Exercise brief: Take the entries below and print, exactly, the stretch from the line containing "<html lang='nl'>" through the line containing "<div id='ja-navslide'>", both included.
━━━━━ Source data ━━━━━
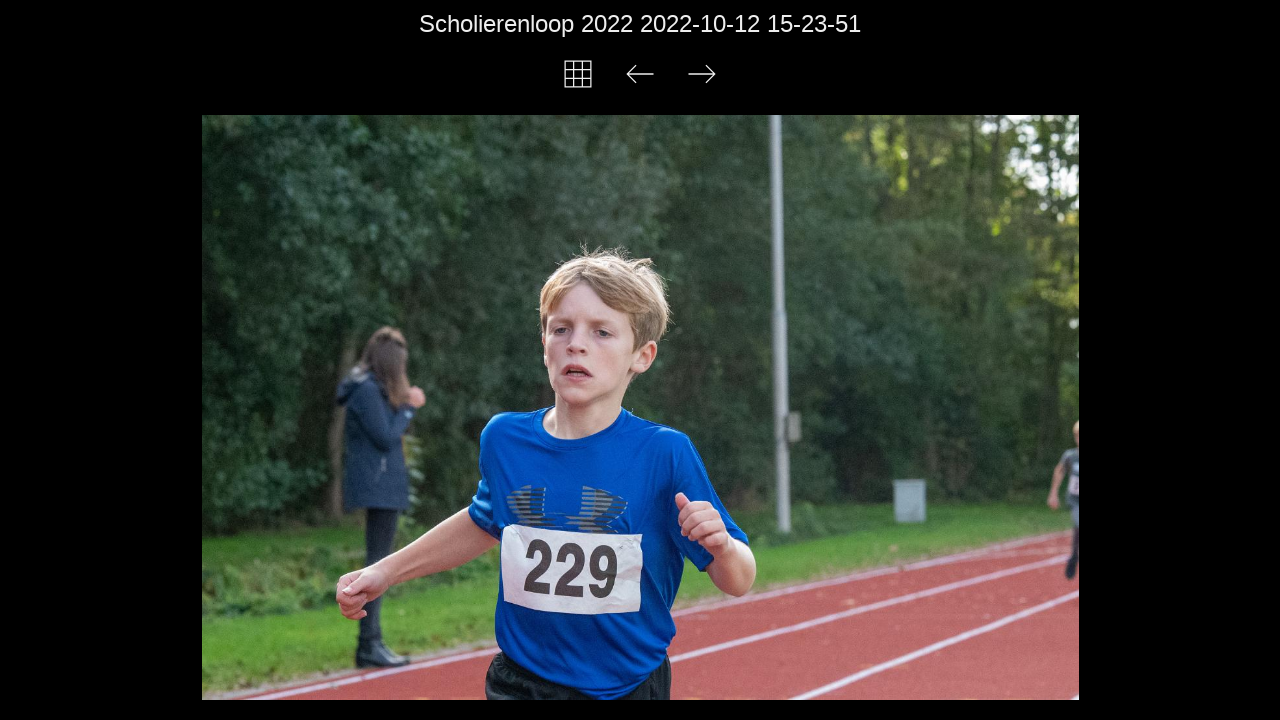

--- FILE ---
content_type: text/html
request_url: https://ceestimmer.nl/images/Scholierenloop%2012-10-2022/album/slides/Scholierenloop%202022_2022-10-12_15-23-51.html
body_size: 1648
content:
<!DOCTYPE html>
<html lang='nl'>
<head>
<meta charset='UTF-8'>
<meta name='viewport' content='width=device-width, initial-scale=1.0'>
<meta name='description' content='Scholierenloop 2022 2022-10-12 15-23-51'>
<title>Scholierenloop Texel 12-10-2022</title>
<link href='../res/common.css' rel='stylesheet'>
<style>
body {overflow-y: hidden;}
#ja-slideimage {max-width: 1350px;}
</style>
<script>
var imgW=1350;
var imgH=900;
var kbUp='../index.html';
var kbPrev='Scholierenloop%202022_2022-10-12_15-23-50.html';
var kbNext='Scholierenloop%202022_2022-10-12_15-23-51_01.html';
</script>
<script src='../res/jquery.min.js'></script>
<script src='../res/atslide.js'></script>
<link rel="alternate" href="../album.rss" type="application/rss+xml">
</head>
<body>
<div id='ja-pagetitleslide'>Scholierenloop 2022 2022-10-12 15-23-51</div>
<div id='ja-navslide'>
<a href='../index.html'><img src='../res/index.svg' alt='' title='Index page'></a>
<a href='Scholierenloop%202022_2022-10-12_15-23-50.html'><img src='../res/prev.svg' alt='' title='Previous image'></a>
<a href='Scholierenloop%202022_2022-10-12_15-23-51_01.html'><img src='../res/next.svg' alt='' title='Next image'></a>
</div>
<div id='ja-slideimage'>
<img src='Scholierenloop%202022_2022-10-12_15-23-51.jpg' width='1350' height='900' alt=''><a href='Scholierenloop%202022_2022-10-12_15-23-50.html' id='ja-prev' title='Previous image'></a><a href='Scholierenloop%202022_2022-10-12_15-23-51_01.html' id='ja-next' title='Next image'></a>
</div>
<script>
next_image=new Image();
next_image.src='Scholierenloop%202022_2022-10-12_15-23-51_01.jpg';
previous_image=new Image();
previous_image.src='Scholierenloop%202022_2022-10-12_15-23-50.jpg';
</script>
</body>
</html>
━━━━━
Answer to this task:
<html lang='nl'>
<head>
<meta charset='UTF-8'>
<meta name='viewport' content='width=device-width, initial-scale=1.0'>
<meta name='description' content='Scholierenloop 2022 2022-10-12 15-23-51'>
<title>Scholierenloop Texel 12-10-2022</title>
<link href='../res/common.css' rel='stylesheet'>
<style>
body {overflow-y: hidden;}
#ja-slideimage {max-width: 1350px;}
</style>
<script>
var imgW=1350;
var imgH=900;
var kbUp='../index.html';
var kbPrev='Scholierenloop%202022_2022-10-12_15-23-50.html';
var kbNext='Scholierenloop%202022_2022-10-12_15-23-51_01.html';
</script>
<script src='../res/jquery.min.js'></script>
<script src='../res/atslide.js'></script>
<link rel="alternate" href="../album.rss" type="application/rss+xml">
</head>
<body>
<div id='ja-pagetitleslide'>Scholierenloop 2022 2022-10-12 15-23-51</div>
<div id='ja-navslide'>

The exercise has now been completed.